学校での性教育をめぐる文章を、最後の文の後から書き継ぐこと。

ページ抜粋:

^^^^

数年前、バックラッシュの流れの中で、熱心に性教育に取り組んでおられた大阪府吹田市の中学校教員がつるしあげられ、露骨なスケープゴートが行われました。その動きに対して、見えないお化けを恐れるあまり、教育行政の自主規制が起こり、未だにその空気が残っているようです。

しかし、実際には自主規制というよりも、予算が無いことやゆとり教育の見直しによって授業時間の確保が難しいということ、それを押してでも取り組むことを躊躇する意欲のない教員仲間の非協力・無関心や足引っ張りなどがネックとなっているのではないかと懸念します。

そんな中、子どもたちへ性教育に取り組むべきだと感じつつ苦悩しておられる先生たちから、「どうすればいいでしょうか?」と問われることがあります。「いかなる状況であっても、子どもたちの未来に責任を持っている大人である以上、やるべきことはやるべきでしょう。私たち民間との協働で少しでも取り組みが進められるのであれば、一緒に頑張りませんか」とお話しています。子どもたちの未来のために、今後も性教育が進められていくよう協働していければと願います。

ここで、子どもたちにとって性が豊かで素敵なものになることを願って、授業で伝えている言葉を紹介します。

^^^^

提供データ:
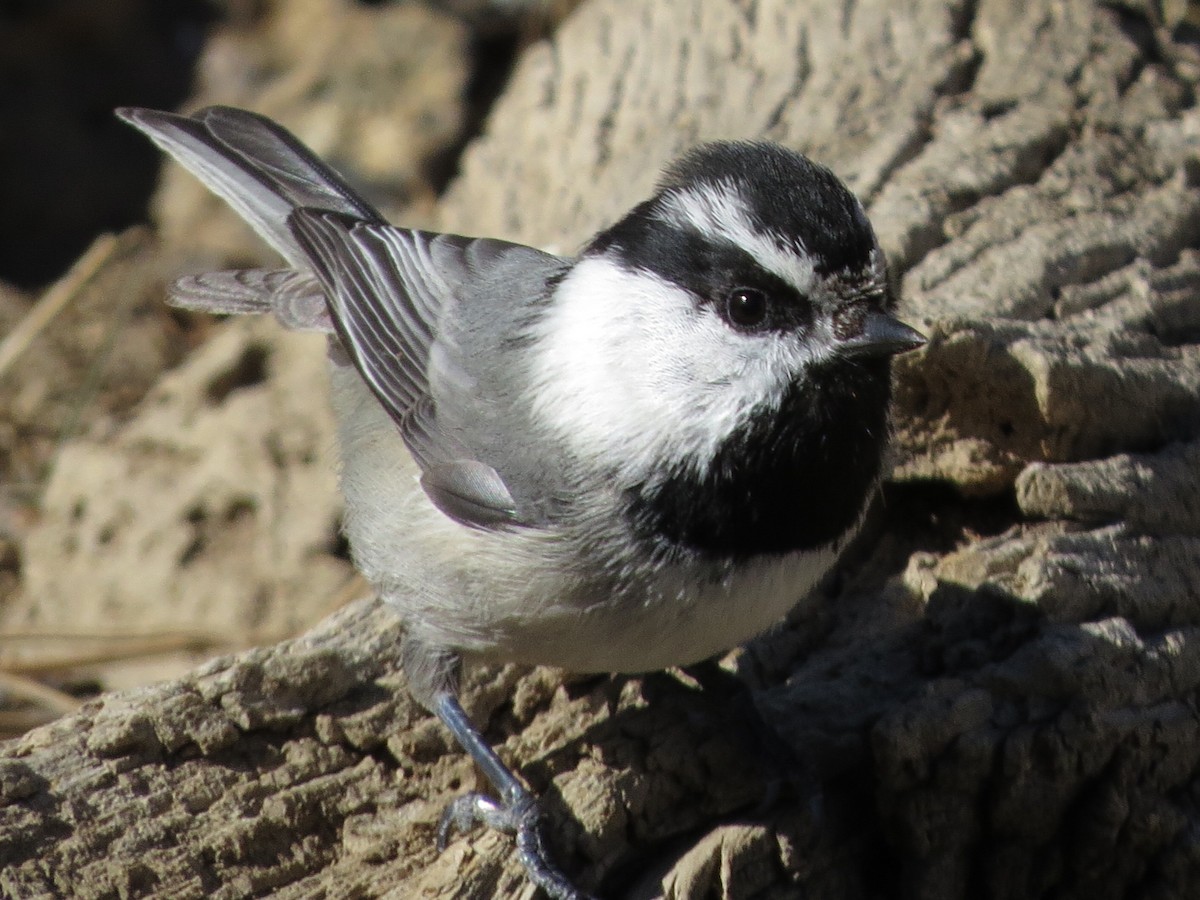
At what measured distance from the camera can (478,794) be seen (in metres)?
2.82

^^^^

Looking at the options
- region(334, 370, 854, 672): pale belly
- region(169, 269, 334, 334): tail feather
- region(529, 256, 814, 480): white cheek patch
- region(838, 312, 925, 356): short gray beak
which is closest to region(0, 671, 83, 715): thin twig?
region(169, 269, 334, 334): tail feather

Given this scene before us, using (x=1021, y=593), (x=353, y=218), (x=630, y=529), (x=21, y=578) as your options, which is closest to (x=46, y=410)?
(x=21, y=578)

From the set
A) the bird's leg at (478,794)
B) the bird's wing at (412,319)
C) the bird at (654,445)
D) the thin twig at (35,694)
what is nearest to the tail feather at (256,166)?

^^^^

課題の結果:
恋をするということは、その人にしかない「よさ」にひかれること

もっと近づきたい 毎日会いたい その人に認められたいって思うこと

恋人同士になれて ずっとなかよくしたいなら

互いの存在を大切にし 成長を応援し 安心し合える関係をつくろう

気持ちを伝え合って 受け入れ合って 尊重し合おう

それが共に生きるということ それが愛し合うということ

おわりに

今回、原稿依頼のお話をいただいた時、お引き受けするかどうか少し迷いました。それは、SEANが性教育に特化して活動しているNPOではなく、性教育も多いと言えるほどの実践数があるわけでもない上に、SEAN以上に精力的に性教育に取り組んでおられる民間団体が他にたくさんあるからです。しかし、未だ後退気味な性教育の現状を踏まえ、性教育だけに特化することなくジェンダーの視点を核に様々な切口で、多様な依頼ニーズに応えてきたSEANだからこそ、提案できることもあるのではないかと思い至ってお引き受けすることにしました。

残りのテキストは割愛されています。